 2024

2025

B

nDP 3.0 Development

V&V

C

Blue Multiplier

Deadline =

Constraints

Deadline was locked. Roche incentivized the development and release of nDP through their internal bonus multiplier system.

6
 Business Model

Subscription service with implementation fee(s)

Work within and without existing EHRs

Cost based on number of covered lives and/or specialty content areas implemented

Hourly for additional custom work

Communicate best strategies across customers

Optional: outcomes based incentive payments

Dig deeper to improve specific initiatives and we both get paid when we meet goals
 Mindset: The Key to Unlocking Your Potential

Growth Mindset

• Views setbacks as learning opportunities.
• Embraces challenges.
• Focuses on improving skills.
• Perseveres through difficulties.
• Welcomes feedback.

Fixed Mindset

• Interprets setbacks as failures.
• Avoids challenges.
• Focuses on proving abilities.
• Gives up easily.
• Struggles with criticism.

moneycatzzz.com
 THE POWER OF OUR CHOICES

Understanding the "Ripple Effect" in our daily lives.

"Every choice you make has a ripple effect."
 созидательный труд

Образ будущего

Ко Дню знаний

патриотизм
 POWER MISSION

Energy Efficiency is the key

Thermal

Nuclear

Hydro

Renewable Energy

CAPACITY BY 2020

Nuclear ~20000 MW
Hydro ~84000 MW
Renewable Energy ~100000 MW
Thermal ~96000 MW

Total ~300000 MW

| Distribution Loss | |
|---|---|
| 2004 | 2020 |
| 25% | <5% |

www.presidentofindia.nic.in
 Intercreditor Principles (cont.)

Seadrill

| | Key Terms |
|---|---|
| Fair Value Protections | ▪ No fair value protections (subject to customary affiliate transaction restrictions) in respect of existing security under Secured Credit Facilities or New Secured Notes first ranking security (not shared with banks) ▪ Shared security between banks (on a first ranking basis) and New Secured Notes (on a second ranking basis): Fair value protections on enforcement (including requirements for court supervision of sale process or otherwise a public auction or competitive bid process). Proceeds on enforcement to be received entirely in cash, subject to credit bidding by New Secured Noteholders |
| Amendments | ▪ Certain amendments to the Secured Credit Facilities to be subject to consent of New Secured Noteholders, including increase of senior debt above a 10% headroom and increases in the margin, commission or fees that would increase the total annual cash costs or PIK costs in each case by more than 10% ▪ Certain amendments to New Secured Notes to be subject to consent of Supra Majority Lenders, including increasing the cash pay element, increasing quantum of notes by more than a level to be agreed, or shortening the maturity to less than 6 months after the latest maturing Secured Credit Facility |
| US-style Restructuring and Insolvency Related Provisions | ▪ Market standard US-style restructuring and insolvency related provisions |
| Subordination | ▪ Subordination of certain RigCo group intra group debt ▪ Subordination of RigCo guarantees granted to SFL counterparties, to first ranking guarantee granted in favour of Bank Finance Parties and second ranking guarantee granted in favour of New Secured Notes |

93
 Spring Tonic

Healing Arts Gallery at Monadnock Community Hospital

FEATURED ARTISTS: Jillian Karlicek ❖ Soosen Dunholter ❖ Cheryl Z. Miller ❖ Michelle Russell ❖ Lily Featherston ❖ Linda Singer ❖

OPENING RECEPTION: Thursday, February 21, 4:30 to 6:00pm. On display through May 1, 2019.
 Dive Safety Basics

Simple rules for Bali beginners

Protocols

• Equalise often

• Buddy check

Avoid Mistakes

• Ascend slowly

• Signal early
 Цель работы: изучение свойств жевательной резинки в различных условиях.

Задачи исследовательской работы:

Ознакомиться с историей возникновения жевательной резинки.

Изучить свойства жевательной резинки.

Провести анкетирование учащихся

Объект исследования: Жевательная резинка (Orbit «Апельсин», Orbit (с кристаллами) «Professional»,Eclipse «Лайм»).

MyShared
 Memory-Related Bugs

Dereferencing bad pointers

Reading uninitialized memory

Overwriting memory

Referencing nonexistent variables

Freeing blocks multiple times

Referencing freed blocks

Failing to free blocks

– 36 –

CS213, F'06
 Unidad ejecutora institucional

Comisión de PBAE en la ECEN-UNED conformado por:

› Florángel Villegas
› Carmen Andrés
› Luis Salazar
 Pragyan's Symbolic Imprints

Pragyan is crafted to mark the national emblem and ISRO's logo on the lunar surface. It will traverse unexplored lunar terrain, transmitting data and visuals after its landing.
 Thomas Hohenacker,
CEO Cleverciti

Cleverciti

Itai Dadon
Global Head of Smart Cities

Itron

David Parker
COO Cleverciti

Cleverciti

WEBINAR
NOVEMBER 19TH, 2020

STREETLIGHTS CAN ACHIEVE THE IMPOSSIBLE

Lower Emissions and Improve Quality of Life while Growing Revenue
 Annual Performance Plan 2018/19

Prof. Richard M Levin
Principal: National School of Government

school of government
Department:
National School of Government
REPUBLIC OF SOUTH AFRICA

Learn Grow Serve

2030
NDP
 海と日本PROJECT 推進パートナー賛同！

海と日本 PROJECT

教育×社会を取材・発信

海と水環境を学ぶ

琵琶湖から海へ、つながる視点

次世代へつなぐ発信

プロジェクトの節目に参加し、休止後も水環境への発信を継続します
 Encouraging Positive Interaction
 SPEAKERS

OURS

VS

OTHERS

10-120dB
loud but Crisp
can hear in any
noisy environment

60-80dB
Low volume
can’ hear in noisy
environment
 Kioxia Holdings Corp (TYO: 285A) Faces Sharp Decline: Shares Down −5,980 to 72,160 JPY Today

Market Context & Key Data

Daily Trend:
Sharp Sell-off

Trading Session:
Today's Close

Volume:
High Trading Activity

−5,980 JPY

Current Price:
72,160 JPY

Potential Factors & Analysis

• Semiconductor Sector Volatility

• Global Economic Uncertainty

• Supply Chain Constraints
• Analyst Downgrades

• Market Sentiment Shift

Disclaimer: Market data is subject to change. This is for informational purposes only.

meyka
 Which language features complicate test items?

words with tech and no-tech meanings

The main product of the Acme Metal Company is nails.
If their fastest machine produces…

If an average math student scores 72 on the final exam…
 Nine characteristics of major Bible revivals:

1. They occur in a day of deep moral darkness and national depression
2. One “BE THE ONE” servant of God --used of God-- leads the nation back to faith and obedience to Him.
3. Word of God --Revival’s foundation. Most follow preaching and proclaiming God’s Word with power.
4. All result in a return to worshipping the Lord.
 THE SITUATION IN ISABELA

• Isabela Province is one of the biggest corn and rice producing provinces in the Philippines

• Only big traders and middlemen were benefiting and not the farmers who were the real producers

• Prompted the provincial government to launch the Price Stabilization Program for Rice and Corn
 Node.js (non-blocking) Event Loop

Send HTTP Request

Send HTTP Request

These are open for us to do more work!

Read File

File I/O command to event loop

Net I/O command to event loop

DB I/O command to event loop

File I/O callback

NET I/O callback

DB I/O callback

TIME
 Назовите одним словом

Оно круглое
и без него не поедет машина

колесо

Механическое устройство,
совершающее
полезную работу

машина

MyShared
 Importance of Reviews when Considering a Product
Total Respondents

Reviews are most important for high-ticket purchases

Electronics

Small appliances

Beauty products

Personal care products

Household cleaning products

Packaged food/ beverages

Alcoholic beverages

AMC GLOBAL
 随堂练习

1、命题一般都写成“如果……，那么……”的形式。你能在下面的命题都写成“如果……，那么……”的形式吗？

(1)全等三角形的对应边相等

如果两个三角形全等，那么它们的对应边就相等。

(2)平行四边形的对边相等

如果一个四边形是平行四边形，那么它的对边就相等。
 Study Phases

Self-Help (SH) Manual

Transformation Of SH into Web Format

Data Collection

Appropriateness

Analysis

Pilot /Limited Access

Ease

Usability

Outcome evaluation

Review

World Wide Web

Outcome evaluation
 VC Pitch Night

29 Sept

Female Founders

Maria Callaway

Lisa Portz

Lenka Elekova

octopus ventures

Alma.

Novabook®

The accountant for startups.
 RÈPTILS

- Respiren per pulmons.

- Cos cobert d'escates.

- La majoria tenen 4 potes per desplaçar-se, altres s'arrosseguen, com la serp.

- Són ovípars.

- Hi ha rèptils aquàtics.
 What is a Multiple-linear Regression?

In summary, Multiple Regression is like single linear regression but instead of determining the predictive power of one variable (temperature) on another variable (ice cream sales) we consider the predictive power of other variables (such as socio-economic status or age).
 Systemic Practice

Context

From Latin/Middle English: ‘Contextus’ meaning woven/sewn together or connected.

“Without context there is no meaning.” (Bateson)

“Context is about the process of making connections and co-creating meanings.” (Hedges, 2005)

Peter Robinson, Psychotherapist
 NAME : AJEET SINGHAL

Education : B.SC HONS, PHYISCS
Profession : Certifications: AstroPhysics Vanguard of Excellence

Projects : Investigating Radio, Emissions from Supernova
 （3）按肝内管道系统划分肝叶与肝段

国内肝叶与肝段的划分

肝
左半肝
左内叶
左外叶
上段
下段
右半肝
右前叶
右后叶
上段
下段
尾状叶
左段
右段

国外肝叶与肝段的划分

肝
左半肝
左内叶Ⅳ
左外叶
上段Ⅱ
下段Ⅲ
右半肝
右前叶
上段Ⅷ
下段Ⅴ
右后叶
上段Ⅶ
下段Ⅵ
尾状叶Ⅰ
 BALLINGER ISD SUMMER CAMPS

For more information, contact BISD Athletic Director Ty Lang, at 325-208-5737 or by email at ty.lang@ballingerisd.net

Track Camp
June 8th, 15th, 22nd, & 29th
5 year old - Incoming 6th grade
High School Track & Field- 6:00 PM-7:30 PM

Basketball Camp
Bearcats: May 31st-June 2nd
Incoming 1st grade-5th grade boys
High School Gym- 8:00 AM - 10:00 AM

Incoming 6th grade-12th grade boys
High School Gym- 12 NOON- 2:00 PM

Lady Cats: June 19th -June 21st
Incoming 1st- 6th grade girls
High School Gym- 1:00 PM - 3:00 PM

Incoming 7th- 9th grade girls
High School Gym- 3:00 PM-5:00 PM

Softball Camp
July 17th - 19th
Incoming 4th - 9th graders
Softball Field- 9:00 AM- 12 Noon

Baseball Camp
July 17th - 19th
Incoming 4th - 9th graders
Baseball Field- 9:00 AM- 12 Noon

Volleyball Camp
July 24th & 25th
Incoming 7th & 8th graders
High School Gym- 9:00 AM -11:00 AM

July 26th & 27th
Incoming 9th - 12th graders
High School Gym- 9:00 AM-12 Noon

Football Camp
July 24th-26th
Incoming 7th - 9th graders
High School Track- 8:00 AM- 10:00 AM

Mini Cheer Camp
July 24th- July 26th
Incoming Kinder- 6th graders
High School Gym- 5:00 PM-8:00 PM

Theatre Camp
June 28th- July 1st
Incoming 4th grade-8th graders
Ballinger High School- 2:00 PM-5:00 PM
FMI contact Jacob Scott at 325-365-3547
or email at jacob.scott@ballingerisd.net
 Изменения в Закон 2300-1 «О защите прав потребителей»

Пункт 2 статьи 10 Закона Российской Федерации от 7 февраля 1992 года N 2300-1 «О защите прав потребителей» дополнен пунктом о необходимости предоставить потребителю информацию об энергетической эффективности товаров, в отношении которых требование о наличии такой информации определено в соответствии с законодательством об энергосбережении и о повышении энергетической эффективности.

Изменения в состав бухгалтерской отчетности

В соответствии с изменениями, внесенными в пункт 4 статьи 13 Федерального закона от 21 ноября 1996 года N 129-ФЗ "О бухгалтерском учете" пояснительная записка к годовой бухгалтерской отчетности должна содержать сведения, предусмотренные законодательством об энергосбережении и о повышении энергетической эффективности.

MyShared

Problem details
What you copy should begin at the line with "Incoming 9th - 12th graders" and end at the final line of the listing, each line exactly as it is.

Response for this exercise
Incoming 9th - 12th graders
High School Gym- 9:00 AM-12 Noon

Football Camp
July 24th-26th
Incoming 7th - 9th graders
High School Track- 8:00 AM- 10:00 AM

Mini Cheer Camp
July 24th- July 26th
Incoming Kinder- 6th graders
High School Gym- 5:00 PM-8:00 PM

Theatre Camp
June 28th- July 1st
Incoming 4th grade-8th graders
Ballinger High School- 2:00 PM-5:00 PM
FMI contact Jacob Scott at 325-365-3547
or email at jacob.scott@ballingerisd.net
 Изменения в Закон 2300-1 «О защите прав потребителей»

Пункт 2 статьи 10 Закона Российской Федерации от 7 февраля 1992 года N 2300-1 «О защите прав потребителей» дополнен пунктом о необходимости предоставить потребителю информацию об энергетической эффективности товаров, в отношении которых требование о наличии такой информации определено в соответствии с законодательством об энергосбережении и о повышении энергетической эффективности.

Изменения в состав бухгалтерской отчетности

В соответствии с изменениями, внесенными в пункт 4 статьи 13 Федерального закона от 21 ноября 1996 года N 129-ФЗ "О бухгалтерском учете" пояснительная записка к годовой бухгалтерской отчетности должна содержать сведения, предусмотренные законодательством об энергосбережении и о повышении энергетической эффективности.

MyShared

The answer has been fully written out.